La declaración de guerra encuentra en la costumbre de algunos pueblos de la Antigüedad sus antecedentes más remotos. Los griegos y romanos anunciaban el comienzo de las hostilidades mediante algo que se parecía mucho a las modernas declaraciones de guerra. Se consideraba como un bandidaje el ataque sorpresivo. Los romanos solían acudir a una reclamación previa —la rerum repetitio—, que no era ciertamente un dechado de justicia, y si ella era rehusada declaraban formalmente la guerra. Durante la Edad Media se implantó la práctica de enviar heraldos que anunciaban solemnemente, en nombre de sus señores, la declaración de guerra. En las épocas posteriores este aviso se lo hacía diplomáticamente. El jurista holandés Hugo Grocio recogió en el siglo XVII esta inveterada costumbre y la convirtió en una regla de Derecho Internacional, en virtud de la cual ningún Estado debe iniciar hostilidades bélicas contra otro sin una previa declaración de guerra. Esta, a su vez, sólo era procedente cuando se habían agotado los esfuerzos por una solución pacífica. Sin embargo, los Estados no siempre se sometieron a esta norma, por lo que la mayor parte de las guerras, desde los tiempos de Grocio a nuestros días, se hizo sin aviso previo.
A esta inobservancia de las normas no fue ajeno el hecho de que en las conferencias de paz de La Haya en 1899 y 1907, al establecer que antes de recurrir a las armas debían los Estados acudir a los buenos oficios o a la mediación de Estados amigos “en tanto que lo permitan las circunstancias”. Esta proposición morigeró tanto la estrictez de estas normas que contribuyó a su desacato. Se había creado una coartada. A partir de ese momento nunca las circunstancias “permitieron” a los Estados expansionistas acudir a los métodos pacíficos de solución de las controversias internacionales y optaron ellos por los ataques sorpresivos, como hizo el Japón contra la flota rusa Rusia en Port Arthur en 1904, la Italia fascista contra Abisinia en 1935, el Japón contra China en 1937, Alemania contra Polonia en 1939 y el mismo Japón contra Estados Unidos en 1941 con el bombardeo de Pearl Harbor.

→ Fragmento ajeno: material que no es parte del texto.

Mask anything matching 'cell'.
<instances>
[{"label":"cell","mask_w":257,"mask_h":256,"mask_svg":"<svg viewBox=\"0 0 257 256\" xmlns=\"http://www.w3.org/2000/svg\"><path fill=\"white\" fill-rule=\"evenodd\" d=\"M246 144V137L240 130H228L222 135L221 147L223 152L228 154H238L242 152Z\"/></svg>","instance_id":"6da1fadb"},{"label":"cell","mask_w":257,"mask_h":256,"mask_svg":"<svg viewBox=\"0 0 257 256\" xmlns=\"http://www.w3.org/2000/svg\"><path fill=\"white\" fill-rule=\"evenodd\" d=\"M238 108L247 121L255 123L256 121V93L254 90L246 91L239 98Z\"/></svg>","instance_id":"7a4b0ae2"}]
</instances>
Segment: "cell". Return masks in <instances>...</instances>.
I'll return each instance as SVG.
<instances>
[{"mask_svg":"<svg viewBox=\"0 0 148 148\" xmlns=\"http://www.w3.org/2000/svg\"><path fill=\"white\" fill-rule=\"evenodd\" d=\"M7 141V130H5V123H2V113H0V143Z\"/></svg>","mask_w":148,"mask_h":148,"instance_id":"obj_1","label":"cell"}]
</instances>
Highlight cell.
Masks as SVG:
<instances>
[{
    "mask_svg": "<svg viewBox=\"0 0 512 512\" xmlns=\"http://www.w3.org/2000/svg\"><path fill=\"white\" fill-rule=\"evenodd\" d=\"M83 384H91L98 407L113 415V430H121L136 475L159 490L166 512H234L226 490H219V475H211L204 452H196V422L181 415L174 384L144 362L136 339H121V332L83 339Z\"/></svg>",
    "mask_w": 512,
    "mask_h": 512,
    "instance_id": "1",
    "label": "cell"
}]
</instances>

Las declaraciones de guerra no tienen “fórmulas sacramentales”. Basta con que sean claras e inequívocas. Generalmente toman la forma de notas diplomáticas redactadas en términos corteses pero enérgicos. Así fueron las que se formularon al comienzo de la Primera Guerra Mundial, entre ellas la que presentó el imperio Austro-húngaro a Serbia el 28 de julio de 1914, a raíz del asesinato del archiduque Francisco Fernando en Sarajevo (que fue el hecho detonante de la conflagración mundial); o la que entregó en nombre de su gobierno el embajador alemán en San Petersburgo al ministro ruso de asuntos exteriores el 2 de agosto de 1914; o la que el 3 de agosto de 1914 depositó el embajador alemán en el ministerio francés de asuntos exteriores en París; o la que aprobó contra Alemania el Congreso Federal de Estados Unidos el 6 de abril de 1917.